Jim Urbanek

No. 79
- Position: Defensive tackle

Personal information
- Born: April 8, 1945 Oxford, Mississippi, U.S.
- Died: August 24, 2009 (aged 64) Oxford, Mississippi, U.S.
- Listed height: 6 ft 4 in (1.93 m)
- Listed weight: 270 lb (122 kg)

Career information
- High school: Oxford
- College: Mississippi (1964-1967)
- NFL draft: 1968: 3rd round, 62nd overall pick

Career history
- Miami Dolphins (1968);

Awards and highlights
- 2× Second-team All-American (1966, 1967); 3× First-team All-SEC (1965, 1966, 1967);

Career AFL statistics
- Games played: 8
- Stats at Pro Football Reference

= Jim Urbanek =

American football player (1945–2009)

James Eugene Urbanek (April 8, 1945 – August 24, 2009) was an American professional football defensive tackle.

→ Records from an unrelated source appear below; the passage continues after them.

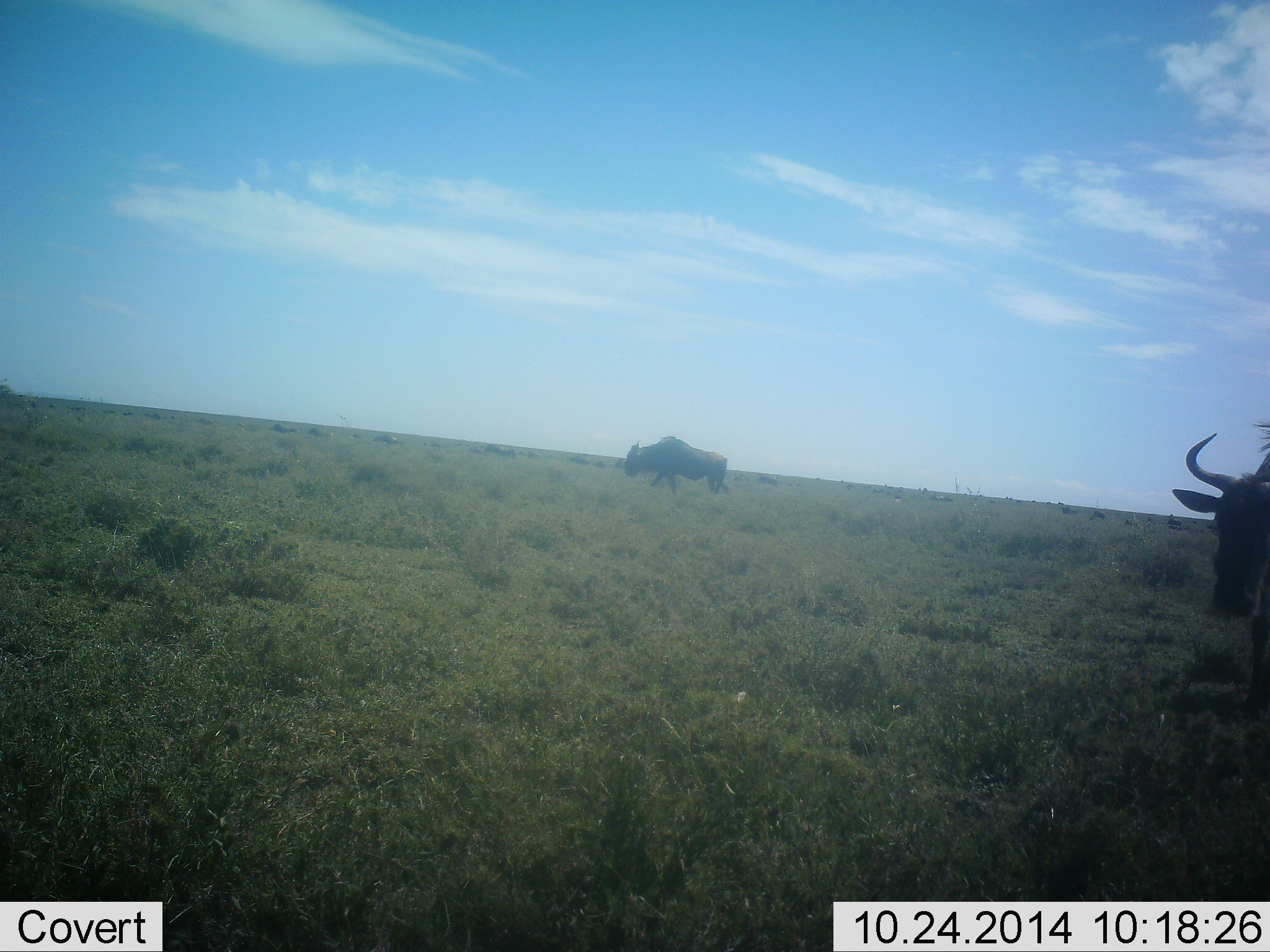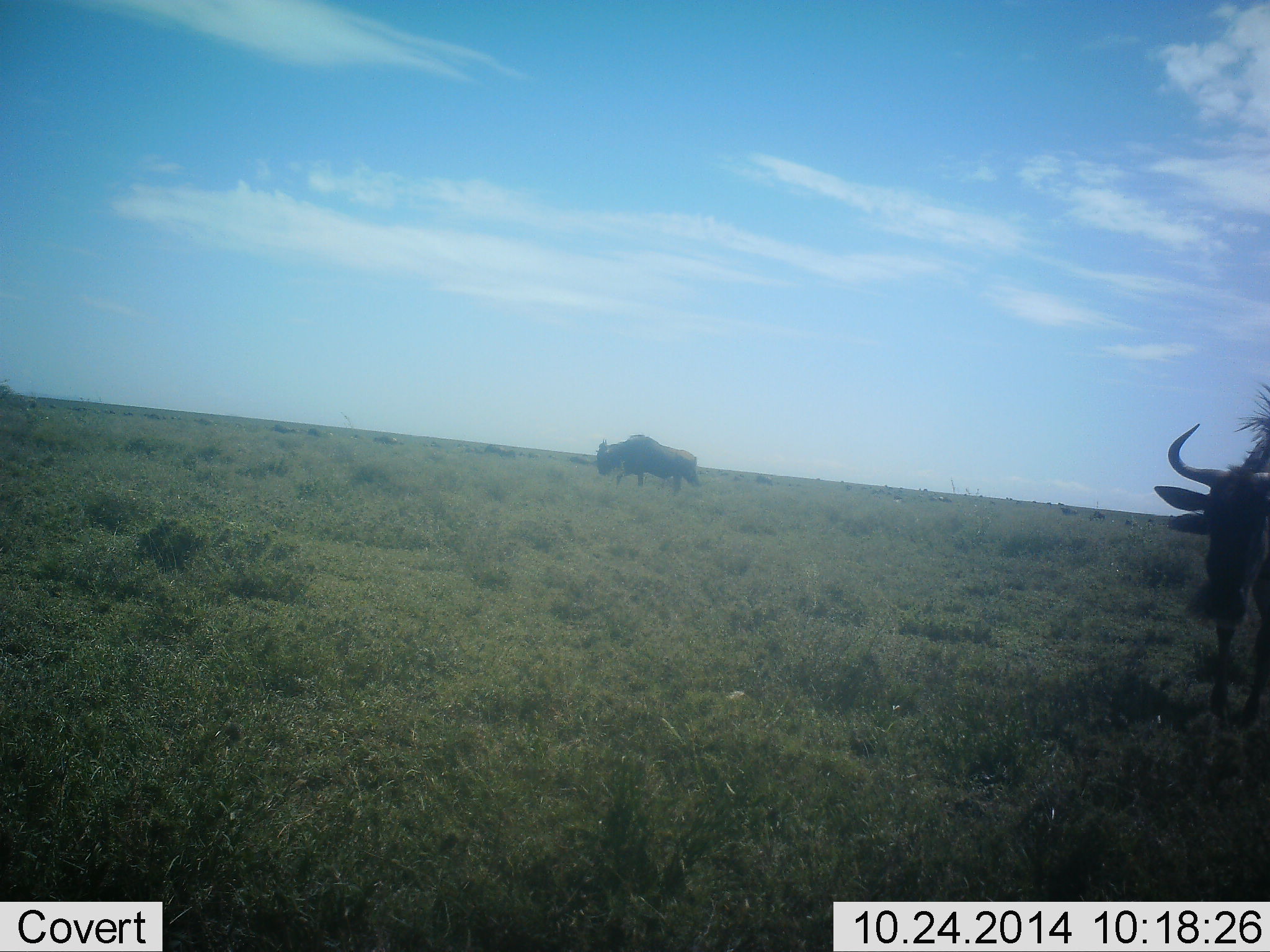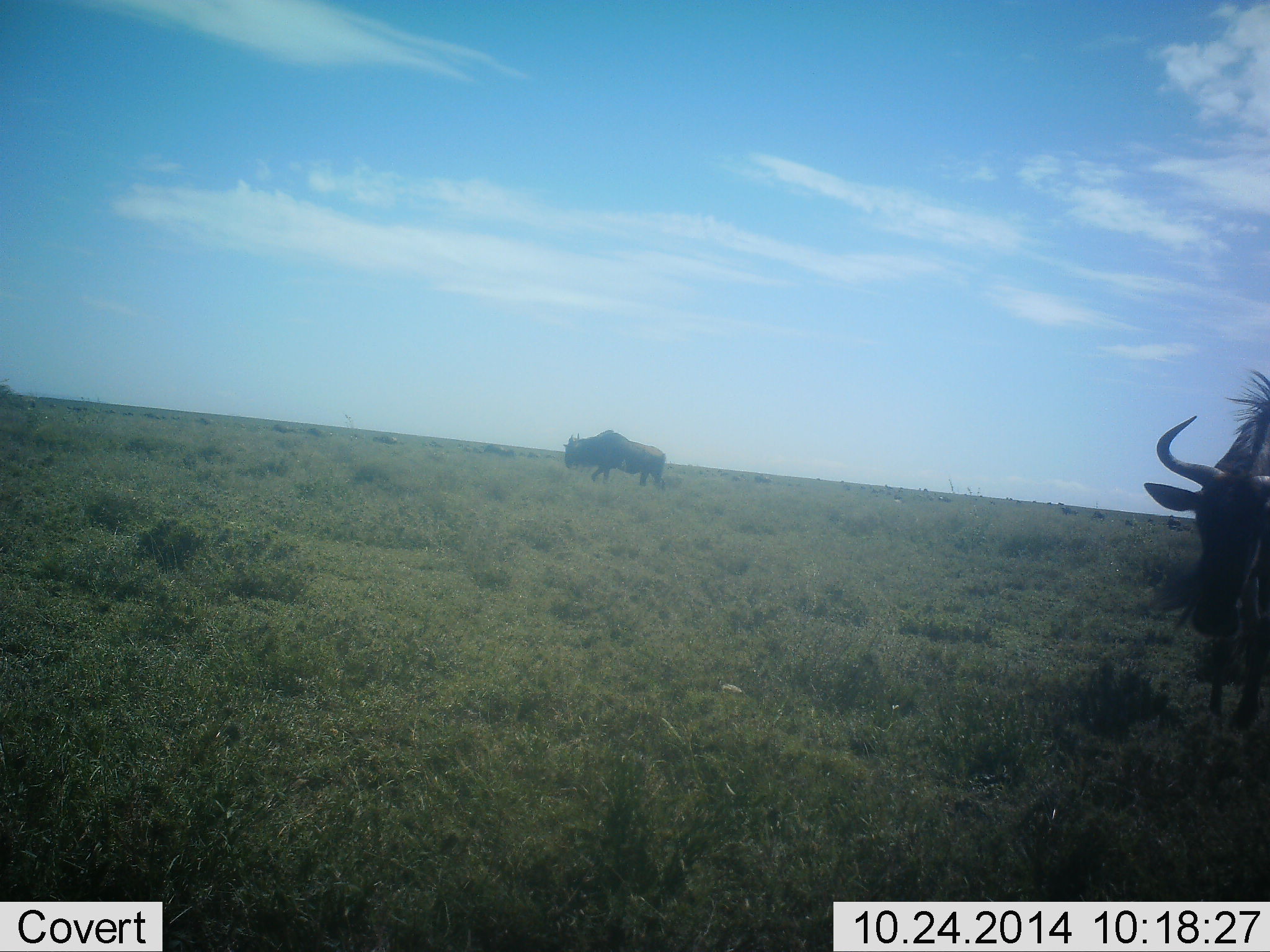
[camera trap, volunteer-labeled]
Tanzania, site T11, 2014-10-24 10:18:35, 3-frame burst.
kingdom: Animalia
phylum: Chordata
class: Mammalia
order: Artiodactyla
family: Bovidae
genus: Connochaetes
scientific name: Connochaetes taurinus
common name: blue wildebeest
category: wildebeest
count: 2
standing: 30%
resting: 0%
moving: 90%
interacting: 0%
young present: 0%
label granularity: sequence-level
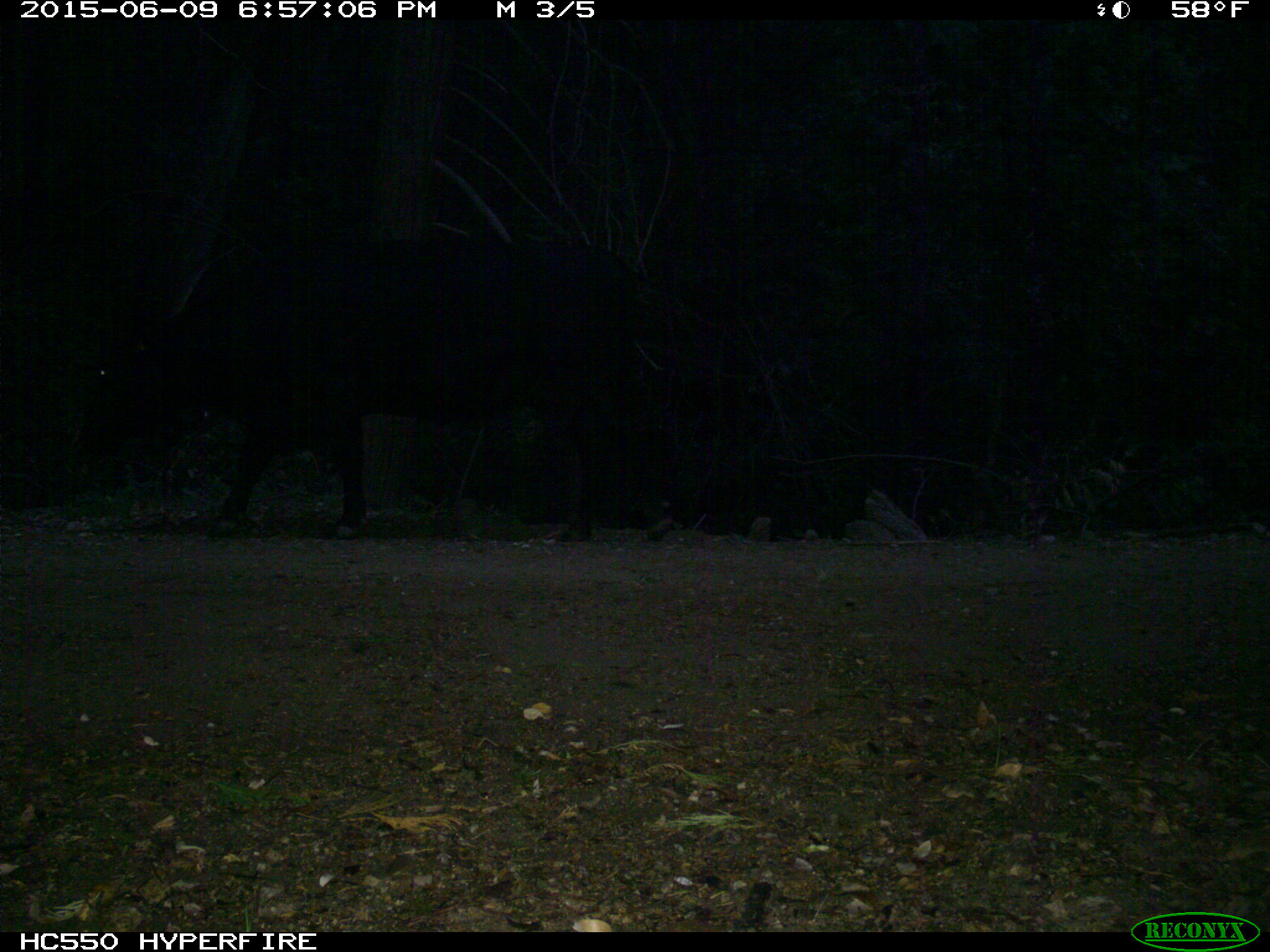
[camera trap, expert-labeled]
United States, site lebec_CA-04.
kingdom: Animalia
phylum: Chordata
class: Mammalia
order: Artiodactyla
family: Bovidae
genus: Bos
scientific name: Bos taurus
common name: domestic cow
Bos taurus (domestic cow).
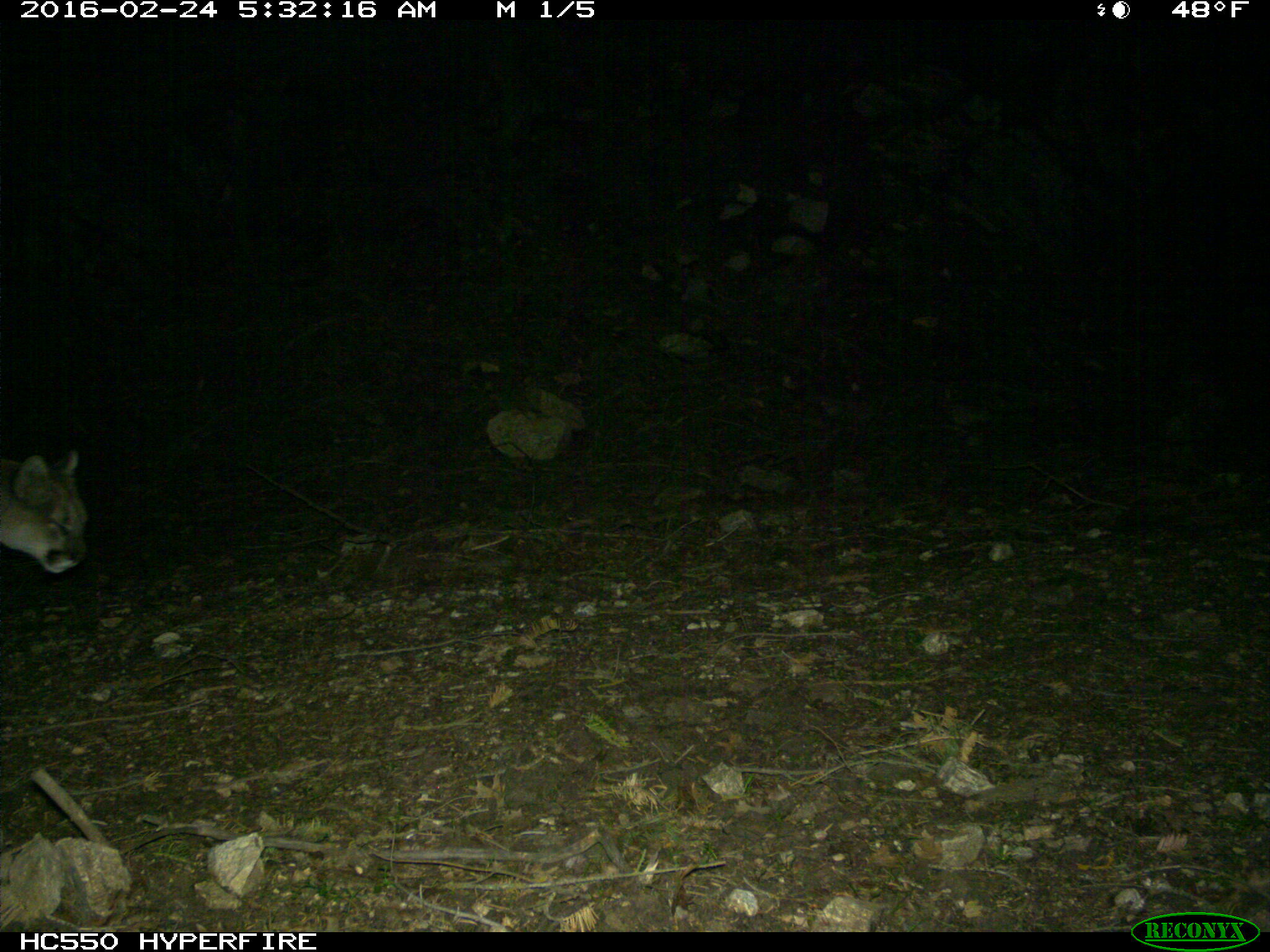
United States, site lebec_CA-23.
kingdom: Animalia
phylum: Chordata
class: Mammalia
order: Carnivora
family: Felidae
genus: Puma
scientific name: Puma concolor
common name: mountain lion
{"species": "Puma concolor (mountain lion)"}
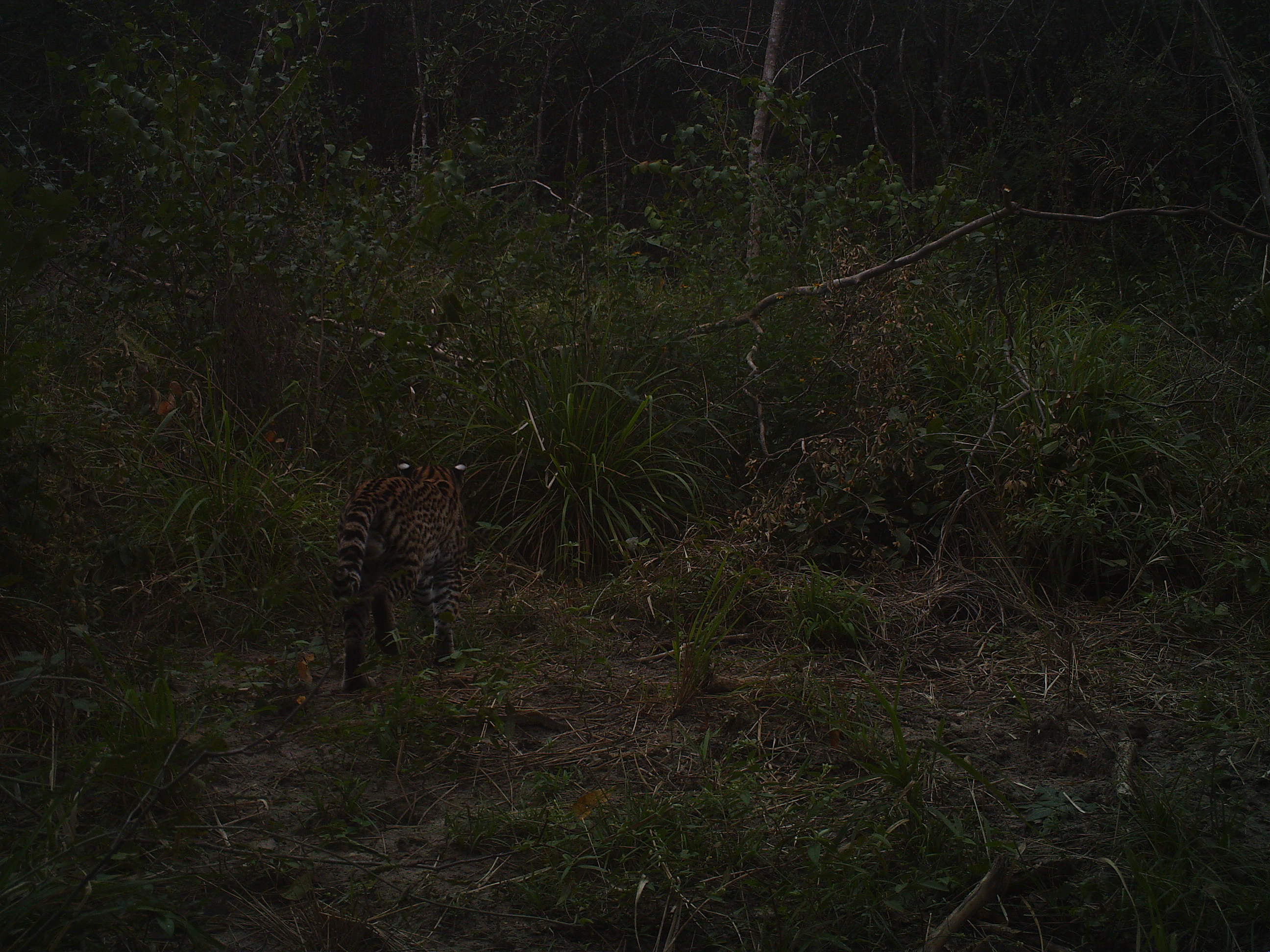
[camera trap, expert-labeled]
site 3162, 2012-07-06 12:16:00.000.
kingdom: Animalia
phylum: Chordata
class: Mammalia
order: Carnivora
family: Felidae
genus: Leopardus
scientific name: Leopardus pardalis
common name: ocelot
Leopardus pardalis (ocelot), count 1.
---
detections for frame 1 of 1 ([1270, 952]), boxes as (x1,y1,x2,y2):
leopardus pardalis: (329,456,470,692)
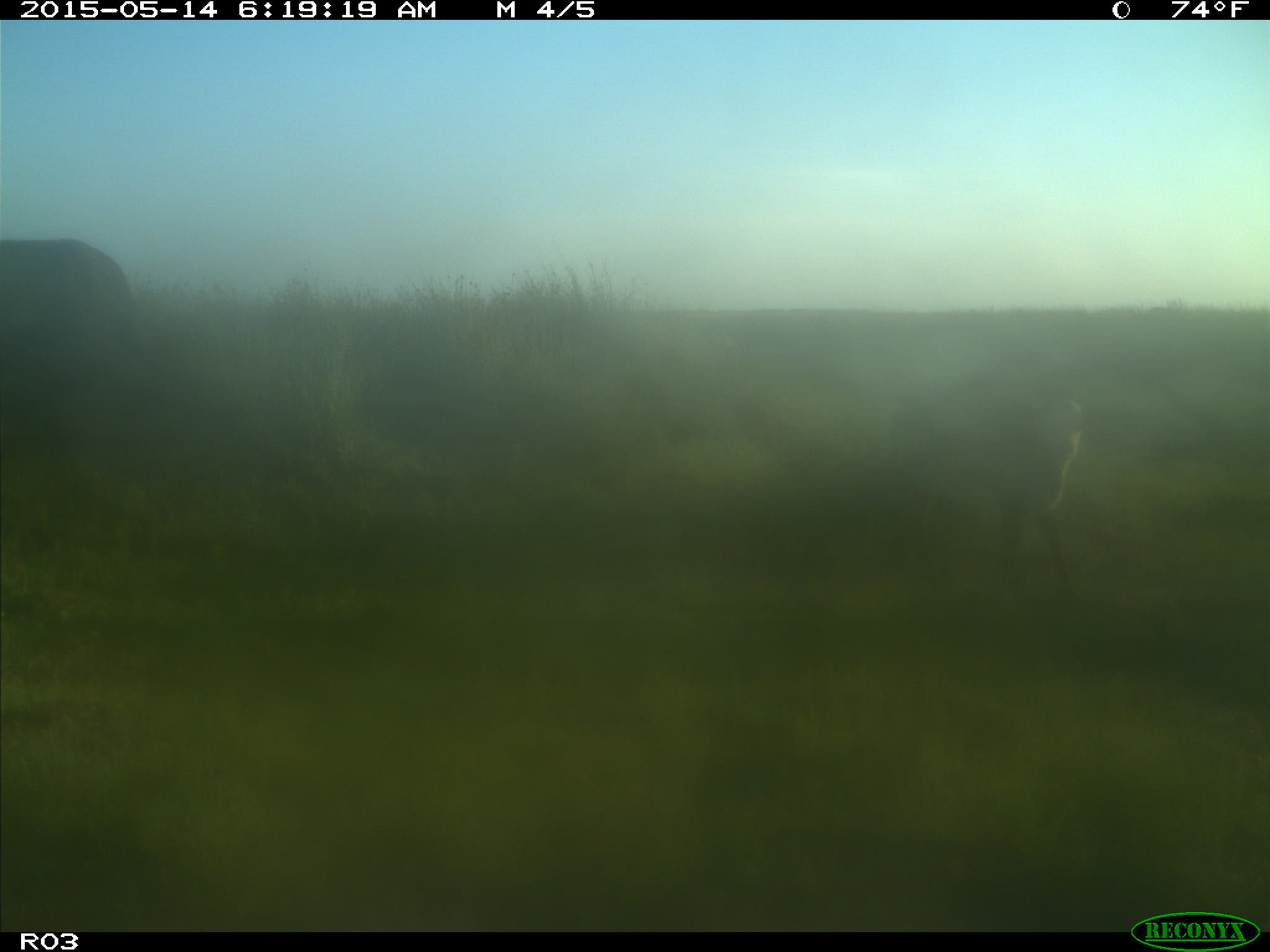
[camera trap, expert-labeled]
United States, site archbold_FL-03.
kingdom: Animalia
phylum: Chordata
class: Mammalia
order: Artiodactyla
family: Bovidae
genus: Bos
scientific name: Bos taurus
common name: domestic cow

He played college football at the University of Mississippi, where he received first-team All-American status in 1966 and 1967.

Urbanek was selected in the third round of the 1968 draft of the American Football League (AFL) by the Miami Dolphins and played in 1968.

Urbanek was inducted into the University of Mississippi Athletics Hall of Fame in 2002.